COLLEGE STATION — Texas Apiary Inspection Service officials are busy rerouting trap lines across the state to compensate for the closure of a federal agency’s Africanized Honey Bee program.
“We’re in the process of putting up some more traps. I believe we’ll pick up west of Austin to Ozona and from San Angelo to Killeen,” said Dr. Horace Van Cleave, an entomologist for the Texas Agricultural Experiment Station which operates the inspection service.
Van Cleave said the agency already inspects a line from Eastland to Waco to Buffalo, a line from Austin to Beaumont and a line from Somerville to Temple. The Honey Bee Identification Lab at Texas A&M University will continue, he added.
The addition of trap lines run by the apiary inspection service comes after the U.S. Department of Agriculture-Animal and Plant Health Inspection Service announced it would close all operations in Texas.
The APHIS lines, which spanned from the Rio Grande Valley throughout Central Texas and to the New Mexican border, were eliminated at the end of August, according to Elba Quintero, APHIS Africanized Honey Bee program coordinator. She said the lab where honey bees have been analyzed in Harlingen will close by the end of September.
Quintero cited budgetary reasons for her agency’s decision to scale back on the Africanized Honey Bee effort in all states, not just Texas.
“In order to be of help to other states as well as Texas, we had to go to another mode of operation,” she said. “We expect to have cooperative agreements with the states that will enable us to assist with the supplies for field trapping and actual lab activities. But the states will have to do the work.”

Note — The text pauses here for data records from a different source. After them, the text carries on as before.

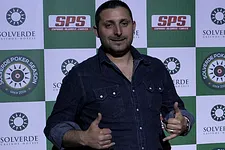 fausto silva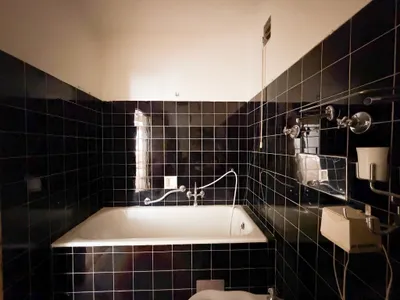 6-Zimmer-Wohnung kaufen in Wien – 159,08 m², € 1.699.980 – Bild 19 von 47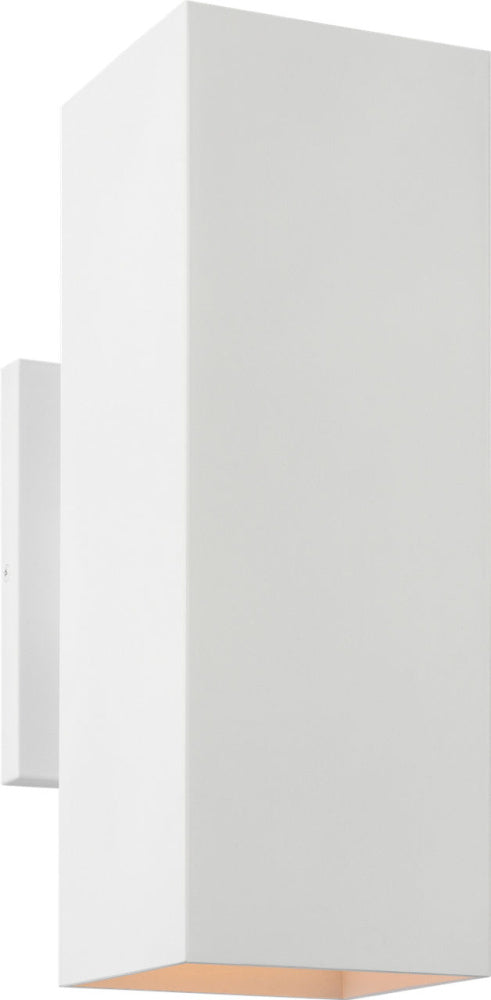 Visual Comfort & Co. Studio Collection-SLO1112OTWE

As APHIS operations close in Harlingen, Quintero’s offices will relocate to Phoenix. Arizona already has found Africanized honey bees along its border, and California is preparing for the insect’s arrival within a year.
Texas officials will continue to monitor trap lines to determine the migration pattern of the bees. So far, 68 counties are quarantined, meaning that commercial beekeepers can move their hives within but not out of that zone. That is an attempt to reduce the chance of spreading the Africanized bees by artificial means.